Saturday, January 23, 2021

The Sunday of the Word of God

By the Motu Proprio Aperuit illis, issued in September 2019, on the feast of Saint Jerome, Pope Francis designated the Third Sunday per annum (this year, January 24) as "The Sunday of the Word of God." Aperuit Illis  takes its name from the Gospel quote with which it begins, "He opened their minds to understand the Scriptures" (Luke 24:45). Its immediate practical object was the establishment of "The Sunday of the Word of God," to highlight the centrality of the Sacred Scriptures to our Christian identity - specifically the three-fold relationship among "the Risen Lord, the community of believers and sacred scripture." This observance, the Pope suggests, will also "be a fitting part of that time of the year when we are encouraged to strengthen our bonds with the Jewish people and to pray for Christian unity." The Pope proposes that on that Sunday the proclamation of the Word be highlighted, the honor due to it be emphasized, and "that in the Eucharistic celebration the sacred text be enthroned, in order to focus the attention of the assembly on the normative value of God's word." 

"Devoting a specific Sunday of the liturgical year to the word of God," the Pope claims, "can enable the Church to experience anew how the risen Lord opens up for us the treasury of his word and enables us to proclaim its unfathomable riches before the world." This newest papal initiative seems especially timely. The Bible, the Pope points out "belongs above all to those called to hear its message and to recognize themselves in its words." It "is the book of the Lord's people, who, in listening to it, move from dispersion and division towards unity."

▶ _Data excerpts_
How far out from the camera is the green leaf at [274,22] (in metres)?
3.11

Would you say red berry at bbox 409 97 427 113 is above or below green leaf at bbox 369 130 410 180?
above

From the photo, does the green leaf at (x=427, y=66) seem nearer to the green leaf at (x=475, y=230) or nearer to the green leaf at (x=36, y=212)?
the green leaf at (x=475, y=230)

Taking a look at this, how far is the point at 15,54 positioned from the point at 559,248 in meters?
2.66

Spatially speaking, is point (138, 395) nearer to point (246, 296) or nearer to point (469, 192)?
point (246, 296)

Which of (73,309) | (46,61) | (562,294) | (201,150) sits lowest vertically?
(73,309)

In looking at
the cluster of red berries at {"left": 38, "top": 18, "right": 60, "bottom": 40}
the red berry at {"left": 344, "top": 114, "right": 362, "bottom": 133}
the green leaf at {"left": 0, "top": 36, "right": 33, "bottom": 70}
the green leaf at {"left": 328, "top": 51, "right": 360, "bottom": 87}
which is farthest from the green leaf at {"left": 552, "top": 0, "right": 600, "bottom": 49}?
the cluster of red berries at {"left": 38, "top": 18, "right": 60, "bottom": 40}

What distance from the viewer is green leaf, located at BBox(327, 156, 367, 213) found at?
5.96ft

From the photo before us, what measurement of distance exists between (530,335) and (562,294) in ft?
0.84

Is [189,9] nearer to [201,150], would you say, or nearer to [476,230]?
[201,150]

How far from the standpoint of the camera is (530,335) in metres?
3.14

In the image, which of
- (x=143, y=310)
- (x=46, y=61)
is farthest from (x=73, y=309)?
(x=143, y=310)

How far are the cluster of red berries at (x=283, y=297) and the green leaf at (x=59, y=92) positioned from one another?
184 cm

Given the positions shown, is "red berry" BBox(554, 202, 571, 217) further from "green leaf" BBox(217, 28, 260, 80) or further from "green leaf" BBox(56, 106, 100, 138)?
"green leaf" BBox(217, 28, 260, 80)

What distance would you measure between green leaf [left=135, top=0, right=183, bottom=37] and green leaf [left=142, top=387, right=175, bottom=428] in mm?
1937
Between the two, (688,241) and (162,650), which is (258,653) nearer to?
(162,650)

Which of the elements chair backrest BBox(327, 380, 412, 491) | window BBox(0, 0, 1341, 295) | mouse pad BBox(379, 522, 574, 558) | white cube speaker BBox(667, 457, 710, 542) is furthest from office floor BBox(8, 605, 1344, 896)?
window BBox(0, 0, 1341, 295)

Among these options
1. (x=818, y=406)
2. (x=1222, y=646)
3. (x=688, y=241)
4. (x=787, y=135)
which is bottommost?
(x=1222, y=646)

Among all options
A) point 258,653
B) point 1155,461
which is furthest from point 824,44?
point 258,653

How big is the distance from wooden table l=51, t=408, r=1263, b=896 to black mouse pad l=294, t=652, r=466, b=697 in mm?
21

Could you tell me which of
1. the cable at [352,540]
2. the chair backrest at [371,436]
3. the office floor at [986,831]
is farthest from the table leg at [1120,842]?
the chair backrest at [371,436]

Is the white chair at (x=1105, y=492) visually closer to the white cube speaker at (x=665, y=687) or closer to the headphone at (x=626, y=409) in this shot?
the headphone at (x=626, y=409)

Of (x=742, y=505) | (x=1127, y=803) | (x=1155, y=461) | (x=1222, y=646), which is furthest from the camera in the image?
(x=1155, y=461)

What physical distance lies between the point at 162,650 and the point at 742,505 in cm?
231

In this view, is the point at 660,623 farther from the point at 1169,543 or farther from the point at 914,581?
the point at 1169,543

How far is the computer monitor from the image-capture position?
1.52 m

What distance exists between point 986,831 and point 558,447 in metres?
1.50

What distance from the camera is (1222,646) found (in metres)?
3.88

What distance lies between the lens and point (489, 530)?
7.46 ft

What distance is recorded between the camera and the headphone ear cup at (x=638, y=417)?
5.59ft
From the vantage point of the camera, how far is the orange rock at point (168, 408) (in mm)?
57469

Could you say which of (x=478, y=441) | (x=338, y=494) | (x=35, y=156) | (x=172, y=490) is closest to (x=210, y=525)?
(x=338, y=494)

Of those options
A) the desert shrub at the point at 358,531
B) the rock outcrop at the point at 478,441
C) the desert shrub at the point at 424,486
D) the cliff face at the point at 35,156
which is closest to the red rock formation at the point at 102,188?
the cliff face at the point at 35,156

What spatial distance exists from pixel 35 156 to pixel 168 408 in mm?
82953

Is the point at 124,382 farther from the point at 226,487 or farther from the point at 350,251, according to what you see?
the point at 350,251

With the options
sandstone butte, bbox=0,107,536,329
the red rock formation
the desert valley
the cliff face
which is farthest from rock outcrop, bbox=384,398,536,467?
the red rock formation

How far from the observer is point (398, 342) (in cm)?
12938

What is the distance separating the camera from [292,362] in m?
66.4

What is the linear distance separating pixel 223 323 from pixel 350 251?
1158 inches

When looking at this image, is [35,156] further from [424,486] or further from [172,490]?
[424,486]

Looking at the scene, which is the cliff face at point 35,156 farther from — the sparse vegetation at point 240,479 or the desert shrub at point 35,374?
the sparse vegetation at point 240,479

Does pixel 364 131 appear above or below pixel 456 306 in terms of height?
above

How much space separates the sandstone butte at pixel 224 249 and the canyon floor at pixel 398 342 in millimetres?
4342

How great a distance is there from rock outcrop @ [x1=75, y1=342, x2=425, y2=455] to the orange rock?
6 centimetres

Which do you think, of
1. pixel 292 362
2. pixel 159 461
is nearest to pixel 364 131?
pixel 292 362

▶ _Instructions_
1 - In the text on the Sunday of the Word of God, on which feast day was Aperuit illis issued?
2 - Resume the piece on the Sunday of the Word of God, picking up right after its final sentence.

▶ _Task results_
1 - It was issued on the feast of Saint Jerome, in September 2019.

2 -
Today's 1st Reading (Jonah 3:1-5, 10) illustrates what the proclamation of the word of God can accomplish. The word of the LORD came to Jonah, saying: “Set out for the great city of Nineveh, and announce to it the message that I will tell you.” The result was that the people of Nineveh believed God; they proclaimed a fast and all of them, great and small, put on sackcloth. In response, God repented of the evil that he had threatened to do to them; he did not carry it out.

In The Church and the Age (1887), Servant of God Isaac Hecker, the Founder of the Paulist Fathers, wrote: “The reading of the Bible is the most salutary of all reading. We say to Catholic readers, read the Bible! Read it with prayer, that you may be enlightened by the light of the Holy Spirit to understand what you read. Read it with gratitude to God’s Church, which has preserved it and placed it in your hands to be read and to be followed.”

(Photo: Pope Francis venerates the Book of the Gospels, Saint Peter's Basilica, Rome)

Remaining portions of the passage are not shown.